# [Given records]
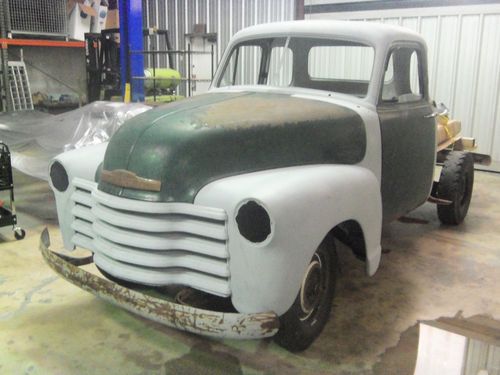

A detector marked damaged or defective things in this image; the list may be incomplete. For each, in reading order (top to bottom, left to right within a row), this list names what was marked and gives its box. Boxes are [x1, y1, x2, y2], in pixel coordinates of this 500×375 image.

rusty bumper [40, 229, 282, 340]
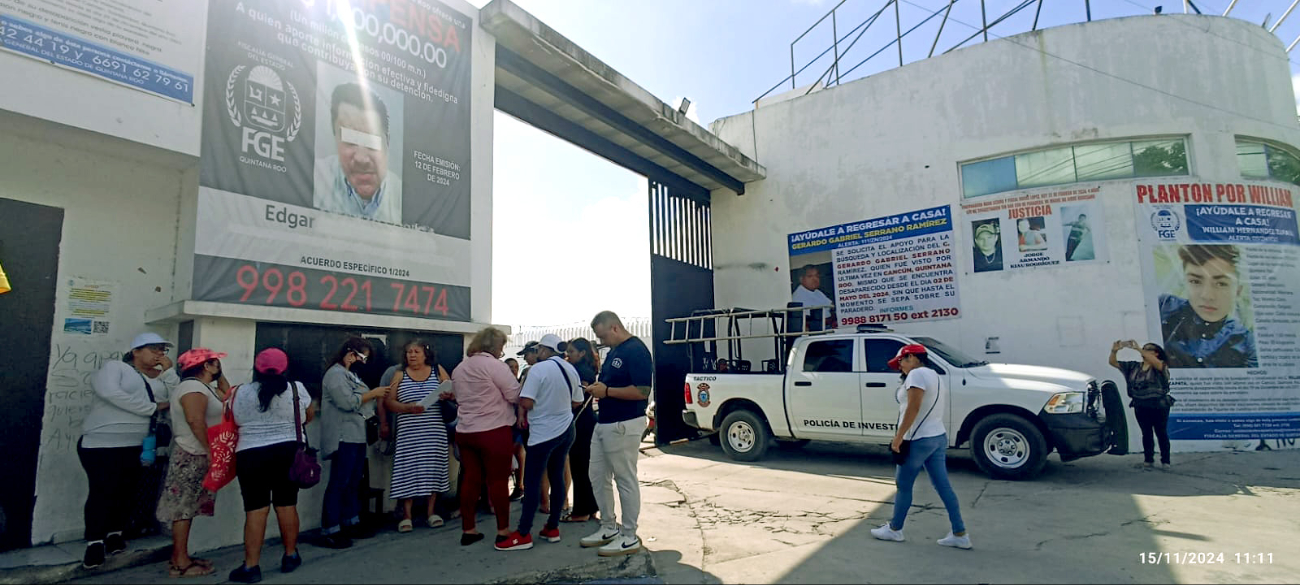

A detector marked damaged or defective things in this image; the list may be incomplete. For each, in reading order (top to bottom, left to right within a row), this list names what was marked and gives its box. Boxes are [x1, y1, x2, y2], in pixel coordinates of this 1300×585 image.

cracked concrete pavement [637, 441, 1300, 582]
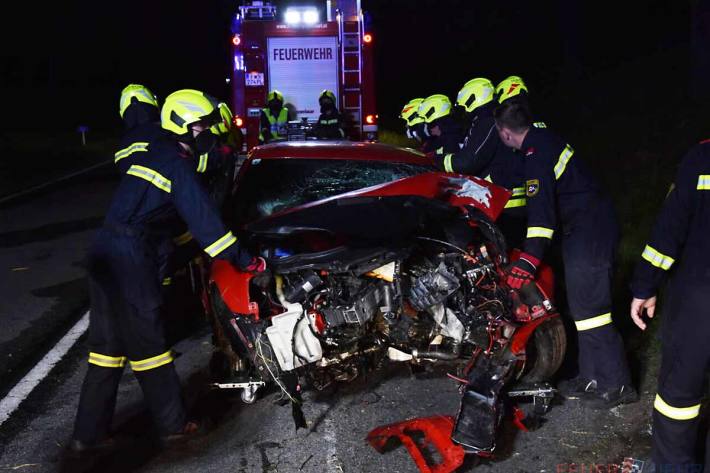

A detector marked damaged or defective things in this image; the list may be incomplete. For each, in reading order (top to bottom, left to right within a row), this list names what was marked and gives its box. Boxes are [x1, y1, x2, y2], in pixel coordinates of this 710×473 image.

shattered windshield [234, 158, 434, 222]
severely damaged red car [204, 141, 568, 468]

# [Task brief]
Reproduce the data starting at the line that contains "this 1300×585 image." and ending at the end of the data, changing "detector" to "inspection system" each time it appears and leaving everything else unchanged. Omit the pictures from your answer.

# [Solution for this task]
A inspection system marked damaged or defective things in this image; the list may be incomplete. For each, in reading order (top to bottom, left to right within a row), this list names what was marked and gives its box. Boxes are [x1, y1, x2, y2], in pixel coordinates of this 1300×585 image.

cracked concrete pavement [637, 441, 1300, 582]

A inspection system marked damaged or defective things in this image; the list may be incomplete. For each, in reading order (top to bottom, left to right within a row), this list names what was marked and gives its box. Boxes are [x1, y1, x2, y2], in pixel coordinates of this 710×473 image.

shattered windshield [234, 158, 434, 222]
severely damaged red car [204, 141, 568, 468]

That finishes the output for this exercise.